# SELECTED EXCERPT:
Who doesn’t love spring? Aside from the fact that you can’t throw away those extra layers of clothes that make it impossible to get around, it’s time for new gardening opportunities that will make your yard look and feel forever young. Like with every other season, spring brings its fair share of beautiful flowers, each more vivid and more beautiful than the former. What are your options to get amazing-looking flowers from the warm season’s get-go, you ask?

Tips for a Beautiful Spring Garden

Everyone who is the least bit passionate about gardening sees spring as the opportunity to showcase their skills and bring forth vibrating colors, and a yard to die for. To make the best out of this opportunity, let us give you some ideas on how to plan your garden for the upcoming spring.

You Can Cheat the Calendar

Closeup of Calendar Page

Early blooming spring flowers are a great way to cheat the calendar and have a garden to envy right from the very start. Early bloomers are like gardening steroids: they will make your garden stand out as soon as winter is over.

# DATA SEGMENT:
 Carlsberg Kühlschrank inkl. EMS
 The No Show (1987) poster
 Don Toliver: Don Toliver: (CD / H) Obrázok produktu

# WHAT YOU NEED TO DO:
1: Give a passage of the spring garden text again, beginning at the words "You Can Cheat" and stopping after "winter is over.". Switch "gardening steroids" to "garden boosters".
2: Answer these questions from the spring garden text.
(a) What does the text say you can't throw away in spring?
(b) How does everyone passionate about gardening see spring?
(c) What does the text compare early bloomers to?
The data is separate material from the spring garden text.

# OUTPUTS BY TASK:
1:
You Can Cheat the Calendar

Closeup of Calendar Page

Early blooming spring flowers are a great way to cheat the calendar and have a garden to envy right from the very start. Early bloomers are like garden boosters: they will make your garden stand out as soon as winter is over.

2:
(a) Those extra layers of clothes that make it impossible to get around.
(b) As the opportunity to showcase their skills and bring forth vibrating colors, and a yard to die for.
(c) Gardening steroids.